• _Selected excerpt_:
He later announced that xAI’s Grok chatbot would join the Pentagon’s GenAI.mil network. The decision came shortly after Grok faced global criticism for generating sexually explicit deepfake images without consent. OpenAI also agreed in February to provide a custom version of ChatGPT for unclassified military tasks. Anthropic, however, has maintained a more cautious stance, emphasizing safety and responsible deployment.

Ethical Commitments Create Political Tensions

Anthropic has long positioned itself as a safety‑focused AI company, founded by former OpenAI researchers who left over concerns about responsible development. The Pentagon dispute is testing that identity, according to analysts who say the company risks losing influence if it refuses to align with military expectations. Other major AI firms, including Meta, Google and xAI, have accepted the Pentagon’s policy of using models for all lawful applications. This leaves Anthropic with limited leverage as the Department of Defense accelerates its adoption of AI systems.

The company has also clashed with the Trump administration on several policy fronts. It criticized proposals to loosen export controls on AI chips and opposed certain state‑level regulatory efforts backed by the administration. Trump’s top AI adviser, David Sacks, accused Anthropic of fear‑based lobbying aimed at shaping regulation. Despite these disagreements, the company has attempted to present a bipartisan image by adding former Trump official Chris Liddell to its board.

Experts warn that the Pentagon’s rapid integration of AI highlights the need for stronger congressional oversight. Civil liberties groups have raised concerns about potential uses of AI in domestic surveillance, especially as the technology becomes more capable. The Brennan Center’s Amos Toh noted that the law is struggling to keep pace with technological change, emphasizing that the Department of Defense does not have unlimited authority. The Anthropic dispute may become a defining case in how the U.S. balances national security demands with emerging AI safety norms.

• _About this task_:
Answer these questions from the text on Anthropic and the Pentagon:
(a) Which chatbot is set to join the Pentagon's GenAI.mil network?
(b) Which former Trump official did Anthropic add to its board?
(c) Who at the Brennan Center said the law is struggling to keep pace with technological change?
This data comes from a separate source and has no connection to the text.

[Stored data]

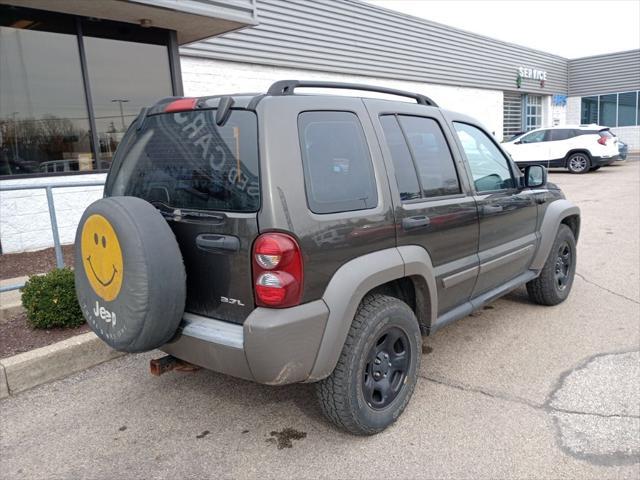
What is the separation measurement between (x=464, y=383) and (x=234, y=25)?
6.44 m

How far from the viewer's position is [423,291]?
3227 mm

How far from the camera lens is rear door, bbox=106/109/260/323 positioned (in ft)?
8.23

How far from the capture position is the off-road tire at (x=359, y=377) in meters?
2.71

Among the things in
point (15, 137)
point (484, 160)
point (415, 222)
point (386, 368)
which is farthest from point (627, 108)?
point (386, 368)

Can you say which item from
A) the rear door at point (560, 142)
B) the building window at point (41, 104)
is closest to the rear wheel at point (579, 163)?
the rear door at point (560, 142)

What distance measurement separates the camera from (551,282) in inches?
189

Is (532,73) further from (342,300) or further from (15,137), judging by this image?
(342,300)

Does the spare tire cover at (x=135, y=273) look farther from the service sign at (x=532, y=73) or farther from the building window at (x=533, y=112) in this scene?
the building window at (x=533, y=112)

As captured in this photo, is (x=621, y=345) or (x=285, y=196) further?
(x=621, y=345)

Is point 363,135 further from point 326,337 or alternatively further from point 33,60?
point 33,60

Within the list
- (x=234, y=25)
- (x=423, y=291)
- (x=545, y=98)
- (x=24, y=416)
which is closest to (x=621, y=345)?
(x=423, y=291)

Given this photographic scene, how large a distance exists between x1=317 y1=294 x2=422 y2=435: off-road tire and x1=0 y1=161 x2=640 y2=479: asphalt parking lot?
0.42 ft

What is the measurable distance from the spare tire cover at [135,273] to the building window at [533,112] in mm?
25528

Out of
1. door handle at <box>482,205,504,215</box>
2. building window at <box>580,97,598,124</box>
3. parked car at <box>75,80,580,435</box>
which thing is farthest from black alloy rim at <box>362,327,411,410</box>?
building window at <box>580,97,598,124</box>
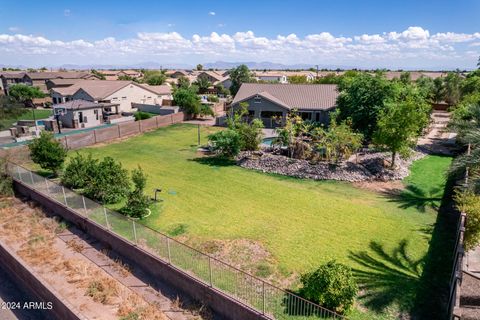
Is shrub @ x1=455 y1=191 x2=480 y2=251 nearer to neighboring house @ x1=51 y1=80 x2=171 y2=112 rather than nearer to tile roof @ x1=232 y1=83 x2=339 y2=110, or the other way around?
tile roof @ x1=232 y1=83 x2=339 y2=110

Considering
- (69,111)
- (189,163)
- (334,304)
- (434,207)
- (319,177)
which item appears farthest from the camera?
(69,111)

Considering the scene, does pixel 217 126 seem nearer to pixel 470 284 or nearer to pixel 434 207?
pixel 434 207

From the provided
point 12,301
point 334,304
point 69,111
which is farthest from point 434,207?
point 69,111

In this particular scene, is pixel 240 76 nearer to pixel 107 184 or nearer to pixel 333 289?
pixel 107 184

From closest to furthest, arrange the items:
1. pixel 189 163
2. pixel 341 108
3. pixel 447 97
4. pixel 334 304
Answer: pixel 334 304 < pixel 189 163 < pixel 341 108 < pixel 447 97

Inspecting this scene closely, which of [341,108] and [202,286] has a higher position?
[341,108]

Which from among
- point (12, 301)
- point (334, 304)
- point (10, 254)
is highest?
point (334, 304)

• _Solution to the problem_:
(a) xAI's Grok
(b) Chris Liddell
(c) Amos Toh